Archive for the 'Philosophy of Privacy' Category

If We Care For Survivors, Surveillance Technologies Must Be Heavily Regulated

By Christopher Sheats

 

In Seattle tomorrow, City Council will be discussing Surveillance Ordinance amendments originally proposed by ACLU of Washington and watered down by the council. The Surveillance Ordinance would be incredibly deficient if we passed these amendments. Of primary concern, there are multiple exemptions that are *crazy* if you were to juxtapose a United Nations privacy report.

Surveillance technology does not include:

(a) technology used to collect data from individuals who knowingly and voluntarily consent to provide, or who do not avail themselves of an opportunity to opt out of providing, such data for use by a City department;

(b) social media sites or news monitoring and news alert services;

(c) a body-worn camera;

(d) a camera installed in or on a police vehicle;

(e) a camera installed in or on any vehicle or along a public right-of-way used to record traffic patterns or traffic violations or to otherwise operate the transportation system safely and efficiently, including in any public right-of-way;

(f) a camera installed on City property for security purposes;

(g) a camera installed solely to protect the physical integrity of City infrastructure, such as Seattle Public Utilities reservoirs; and

(h) routine patches, firmware and software updates, and hardware lifecycle replacements.

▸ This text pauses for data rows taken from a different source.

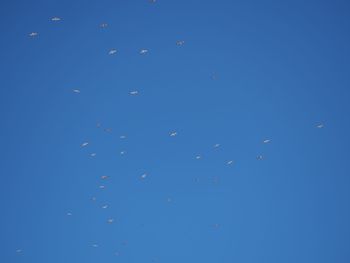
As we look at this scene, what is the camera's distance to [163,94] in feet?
6.81

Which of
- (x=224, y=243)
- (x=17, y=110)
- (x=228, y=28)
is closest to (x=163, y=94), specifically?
(x=228, y=28)

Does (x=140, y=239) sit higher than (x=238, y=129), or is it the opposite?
(x=238, y=129)

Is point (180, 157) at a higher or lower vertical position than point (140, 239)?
higher

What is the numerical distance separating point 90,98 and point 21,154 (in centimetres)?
60

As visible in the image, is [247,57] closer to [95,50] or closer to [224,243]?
[95,50]

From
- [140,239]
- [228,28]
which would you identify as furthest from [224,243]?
[228,28]

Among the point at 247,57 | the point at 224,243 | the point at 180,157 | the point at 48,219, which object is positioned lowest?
the point at 224,243

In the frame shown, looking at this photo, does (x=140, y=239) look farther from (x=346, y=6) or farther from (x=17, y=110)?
(x=346, y=6)

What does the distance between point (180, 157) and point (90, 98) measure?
0.71m

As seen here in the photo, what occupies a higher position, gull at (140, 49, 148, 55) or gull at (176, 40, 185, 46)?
gull at (176, 40, 185, 46)

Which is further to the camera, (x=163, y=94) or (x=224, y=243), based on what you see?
(x=224, y=243)

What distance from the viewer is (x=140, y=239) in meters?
2.24

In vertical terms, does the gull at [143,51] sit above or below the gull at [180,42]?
below

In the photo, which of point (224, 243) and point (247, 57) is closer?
point (247, 57)
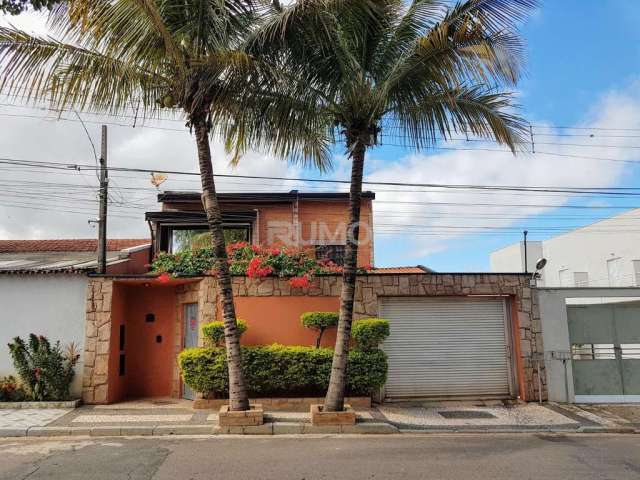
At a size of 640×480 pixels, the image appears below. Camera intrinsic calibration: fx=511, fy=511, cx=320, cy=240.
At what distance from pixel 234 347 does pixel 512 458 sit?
481 cm

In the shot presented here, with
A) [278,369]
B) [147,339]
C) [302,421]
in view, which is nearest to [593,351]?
[302,421]

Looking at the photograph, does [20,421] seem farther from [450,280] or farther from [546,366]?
[546,366]

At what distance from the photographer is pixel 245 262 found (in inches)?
471

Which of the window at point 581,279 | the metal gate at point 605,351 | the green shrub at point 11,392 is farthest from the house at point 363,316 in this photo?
the window at point 581,279

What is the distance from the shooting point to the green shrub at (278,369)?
1052cm

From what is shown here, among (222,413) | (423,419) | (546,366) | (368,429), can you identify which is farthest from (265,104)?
(546,366)

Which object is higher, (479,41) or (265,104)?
(479,41)

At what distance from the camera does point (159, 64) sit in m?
8.56

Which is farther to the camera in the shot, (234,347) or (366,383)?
(366,383)

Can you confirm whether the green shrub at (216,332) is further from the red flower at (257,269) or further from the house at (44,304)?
the house at (44,304)

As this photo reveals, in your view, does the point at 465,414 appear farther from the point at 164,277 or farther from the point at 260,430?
the point at 164,277

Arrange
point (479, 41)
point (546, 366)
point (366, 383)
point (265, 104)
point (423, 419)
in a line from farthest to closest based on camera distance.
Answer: point (546, 366) < point (366, 383) < point (423, 419) < point (265, 104) < point (479, 41)

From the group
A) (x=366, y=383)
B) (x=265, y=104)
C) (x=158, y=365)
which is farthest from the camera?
(x=158, y=365)

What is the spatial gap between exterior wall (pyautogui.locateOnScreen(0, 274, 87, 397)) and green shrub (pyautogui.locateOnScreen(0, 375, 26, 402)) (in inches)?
19.4
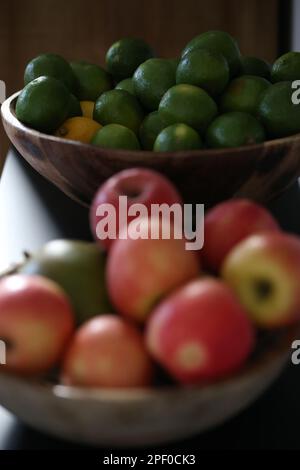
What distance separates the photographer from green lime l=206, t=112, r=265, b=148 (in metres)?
0.93

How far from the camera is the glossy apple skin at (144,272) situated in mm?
583

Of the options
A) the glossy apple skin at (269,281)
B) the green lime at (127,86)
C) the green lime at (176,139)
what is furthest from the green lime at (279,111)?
the glossy apple skin at (269,281)

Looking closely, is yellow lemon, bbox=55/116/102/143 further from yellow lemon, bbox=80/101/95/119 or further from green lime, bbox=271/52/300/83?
green lime, bbox=271/52/300/83

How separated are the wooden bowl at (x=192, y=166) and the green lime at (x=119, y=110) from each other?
122 millimetres

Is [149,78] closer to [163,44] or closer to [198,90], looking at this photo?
[198,90]

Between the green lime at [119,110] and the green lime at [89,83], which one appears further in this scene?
the green lime at [89,83]

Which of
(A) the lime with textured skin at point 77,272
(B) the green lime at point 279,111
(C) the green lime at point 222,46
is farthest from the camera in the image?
(C) the green lime at point 222,46

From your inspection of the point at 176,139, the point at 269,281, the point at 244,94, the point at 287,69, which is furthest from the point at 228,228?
the point at 287,69

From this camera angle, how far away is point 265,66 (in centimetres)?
115

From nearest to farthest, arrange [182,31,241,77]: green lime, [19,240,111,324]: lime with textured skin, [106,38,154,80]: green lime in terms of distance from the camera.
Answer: [19,240,111,324]: lime with textured skin, [182,31,241,77]: green lime, [106,38,154,80]: green lime

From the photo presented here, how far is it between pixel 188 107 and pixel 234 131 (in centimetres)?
8

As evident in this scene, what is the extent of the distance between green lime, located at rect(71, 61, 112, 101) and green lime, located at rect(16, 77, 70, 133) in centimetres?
15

In February, I spoke along side ACLU of Washington lawyers, University of Washington lawyers, and a domestic violence survivor at a public hearing in our state capitol to support an ACLU bill limiting Automatic Licence Plate Readers. Domestic violence survivors’ privacy, specifically their physical location privacy, is paramount to them and their families. Further, many survivors are victims to police men and women, making this under-served population a critical voice in discussions concerning surveillance technologies. At the hearing, A women with incredible courage showed up to educate the committee about her and the other 5,000+ Address Confidentiality Program participants. With permission, below is her testimony.

As content on our website is licensed using Creative Commons, please feel free to use share her testimony to further privacy rights.

Madame Chair, and members of the committee,

I am here today to discuss a part of my life so terrifying that, at times, I have actually contemplated writing a horror movie script.

Please forgive me, but by the end, it will make sense to today’s hearing.

I am here as a participant in the Washington State Address Confidentiality Program, ACP for short.

You will never understand, nor will I ever be able to convey the fear and torment that one individual can deliver. His words are still etched in my mind: “No woman is going to tell me, a man, what to do.” When trying to end a relationship, what I got in return was physical abuse and psychological terror. I would see him outside my home, my work, at my children’s school or stalking me in my rear-view mirror.

At times, he would convey to me each and every way or place he could have killed me that day.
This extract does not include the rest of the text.